Spesso i due metodi venivano assemblati per rendere più veloce il meccanismo ma anche per una maggiore resa e qualità.
Nelle ricette classiche va annoverata la preparazione re le ffico mbaccate, ossia una sorta di ripieno (originariamente noci e/o finocchio selvatico, e, in i tempi più recenti altri aromi).
Quest’idilliaco quadro si spense ben presto, e, come già ricordato, a partire dagli immediati anni successivi ai ‘50 del ‘900, le coltivazioni del fico, subiscono un drastico declino.
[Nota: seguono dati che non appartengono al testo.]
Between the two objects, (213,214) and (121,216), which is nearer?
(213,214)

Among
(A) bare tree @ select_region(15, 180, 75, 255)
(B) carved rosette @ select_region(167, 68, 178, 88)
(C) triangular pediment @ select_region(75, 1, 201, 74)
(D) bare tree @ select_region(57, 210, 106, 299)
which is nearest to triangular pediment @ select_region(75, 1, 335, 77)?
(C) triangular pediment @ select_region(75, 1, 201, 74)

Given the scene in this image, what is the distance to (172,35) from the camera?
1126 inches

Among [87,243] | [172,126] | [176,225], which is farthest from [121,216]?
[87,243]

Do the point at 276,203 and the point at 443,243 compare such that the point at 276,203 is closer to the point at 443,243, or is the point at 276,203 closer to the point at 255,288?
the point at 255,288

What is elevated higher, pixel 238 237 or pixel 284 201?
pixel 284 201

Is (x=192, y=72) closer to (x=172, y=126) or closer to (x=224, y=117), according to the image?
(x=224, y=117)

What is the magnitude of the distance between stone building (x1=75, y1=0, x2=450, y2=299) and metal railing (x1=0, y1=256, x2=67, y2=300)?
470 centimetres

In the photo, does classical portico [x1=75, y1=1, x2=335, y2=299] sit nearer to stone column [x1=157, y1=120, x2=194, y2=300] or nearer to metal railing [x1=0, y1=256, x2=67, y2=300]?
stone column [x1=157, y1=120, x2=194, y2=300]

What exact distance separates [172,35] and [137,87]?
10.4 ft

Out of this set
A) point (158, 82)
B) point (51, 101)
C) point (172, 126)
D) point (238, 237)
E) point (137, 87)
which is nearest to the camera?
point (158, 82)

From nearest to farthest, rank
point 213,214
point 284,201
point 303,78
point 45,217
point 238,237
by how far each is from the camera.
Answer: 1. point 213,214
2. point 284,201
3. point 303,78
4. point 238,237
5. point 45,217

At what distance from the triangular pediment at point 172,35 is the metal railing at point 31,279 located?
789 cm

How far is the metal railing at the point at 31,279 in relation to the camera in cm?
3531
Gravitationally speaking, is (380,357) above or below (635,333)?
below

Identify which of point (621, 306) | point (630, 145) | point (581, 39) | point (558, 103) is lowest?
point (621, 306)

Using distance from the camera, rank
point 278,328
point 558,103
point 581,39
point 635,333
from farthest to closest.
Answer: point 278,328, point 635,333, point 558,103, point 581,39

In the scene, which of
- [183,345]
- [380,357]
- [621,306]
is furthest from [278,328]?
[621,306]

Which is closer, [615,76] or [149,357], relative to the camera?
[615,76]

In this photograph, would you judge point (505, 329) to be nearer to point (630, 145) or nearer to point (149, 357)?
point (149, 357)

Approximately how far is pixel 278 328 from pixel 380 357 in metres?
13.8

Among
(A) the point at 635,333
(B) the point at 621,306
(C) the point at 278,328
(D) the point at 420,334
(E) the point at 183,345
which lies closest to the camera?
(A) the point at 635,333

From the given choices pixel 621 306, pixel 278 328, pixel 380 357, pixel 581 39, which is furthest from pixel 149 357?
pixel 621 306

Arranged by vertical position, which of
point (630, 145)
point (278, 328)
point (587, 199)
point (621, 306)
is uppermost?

Causa di ciò è essenzialmente la progressiva mancanza di mano d’opera, la quale ora si rivolge ad un mercato più produttivo, e s’intensifica una profonda migrazione verso i territori più attivi e dove sia più facile trovare impiego; un impiego soprattutto più redditizio e che, con meno sforzi poteva garantire più certezza economica. Bisogna tener presente che la commercializzazione dei fichi si è progressivamente deteriora ed ha conseguentemente portato ad un indebolimento delle coltivazioni ed al loro conseguenziale abbandono.